I was recently on the road on a trip from Windhoek in Namibia to Kasane in Botswana via the Okavango Delta and the Chobe National Park. When in Botswana, we visited one of the most spiritual places I know - Tsodilo Hills. Locally it is also known as Mountain of the Gods. It is the most sacred site for the Bushman (San) peoples.
Today I am not going to write about Tsodilo because I have written about it before. Rather I am going to blog about something else that is sacred to me - food. In particular I am going to introduce you to a great restaurant that is in a most unexpected place. Perhaps sometime in the future each of my fellow bloggers could tell us about one of their special eating or drinking places.
About five years ago I put together a three-week trip with some friends through Namibia. When I enquired about a place to eat in Windhoek the night before we set out, I was told to eat at NICE - the Namibian Institute for Culinary Education. And nice it was. Actually much better than nice - delicious food, excellent selection of wines, attentive but not overbearing service, all set in a delightful setting.

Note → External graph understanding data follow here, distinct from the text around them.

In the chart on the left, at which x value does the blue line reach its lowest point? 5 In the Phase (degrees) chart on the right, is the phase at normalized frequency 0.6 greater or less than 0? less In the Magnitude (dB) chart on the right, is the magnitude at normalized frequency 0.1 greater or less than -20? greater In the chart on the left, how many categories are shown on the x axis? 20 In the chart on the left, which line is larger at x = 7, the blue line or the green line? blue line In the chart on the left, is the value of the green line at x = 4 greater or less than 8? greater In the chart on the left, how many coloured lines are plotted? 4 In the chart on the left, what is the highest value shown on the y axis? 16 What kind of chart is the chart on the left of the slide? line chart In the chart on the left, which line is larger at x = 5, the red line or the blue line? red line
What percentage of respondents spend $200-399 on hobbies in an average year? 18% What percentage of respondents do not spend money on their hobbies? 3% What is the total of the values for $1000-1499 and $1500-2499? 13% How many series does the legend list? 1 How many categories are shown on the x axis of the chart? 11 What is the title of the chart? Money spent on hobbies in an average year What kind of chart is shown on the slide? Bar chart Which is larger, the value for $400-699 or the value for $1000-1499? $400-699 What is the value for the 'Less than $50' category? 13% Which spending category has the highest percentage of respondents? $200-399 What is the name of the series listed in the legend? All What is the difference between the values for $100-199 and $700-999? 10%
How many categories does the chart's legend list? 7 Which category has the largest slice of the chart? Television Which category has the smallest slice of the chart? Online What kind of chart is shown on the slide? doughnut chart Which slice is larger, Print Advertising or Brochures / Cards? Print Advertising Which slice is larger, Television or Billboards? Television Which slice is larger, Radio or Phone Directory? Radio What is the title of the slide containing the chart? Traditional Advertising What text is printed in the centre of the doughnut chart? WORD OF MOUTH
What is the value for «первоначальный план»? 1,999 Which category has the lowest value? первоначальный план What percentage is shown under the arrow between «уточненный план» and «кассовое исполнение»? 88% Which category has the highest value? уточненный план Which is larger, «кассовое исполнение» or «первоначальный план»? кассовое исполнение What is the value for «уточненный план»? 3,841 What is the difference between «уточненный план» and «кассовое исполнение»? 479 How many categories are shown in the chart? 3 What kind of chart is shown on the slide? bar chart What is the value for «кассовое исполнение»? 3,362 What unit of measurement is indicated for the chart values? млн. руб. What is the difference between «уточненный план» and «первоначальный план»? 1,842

NICE is basically a finishing school for chefs, giving the trainees, not only the opportunity of working in a popular operating kitchen, but also of being a chef at private functions. In addition, trainees learn all aspects of the business of restaurants.
|Larger dining room|
The setting for NICE is a remodelled1900-ish house at 2 Mozart Street that was once the home of an official in the bureaucracy of the German Southwest Africa administration. The building has been adapted extremely well to create a number of private small to medium rooms, each with its own character, that are used for dining. In the centre of the house is the kitchen, open for viewing, and a tasteful bar. There is also a lovely outdoor area for drinks and snacks when the weather is conducive.
To me the most appealing aspect of the decor are the photographs on the walls. There is a series of sepia shots of trainee chefs in the most unexpected setting - the desert. These lovely photos give the restaurant a distinctive feel.
|The kitchen from the viewing area|
When I was there the other night, I had a springbok carpaccio as my starter. As my main course, I enjoyed roast loin of oryx (gemsbok), with onion marmalade and garlic mashed potatoes. Yummy. And I finished with a tasty melktert (milk tart) and cuppucino. To round out the evening I had a whisky Dom Pedro – a cold ice cream drink, very popular in Southern Africa.
Now I am hungry and better go and have dinner!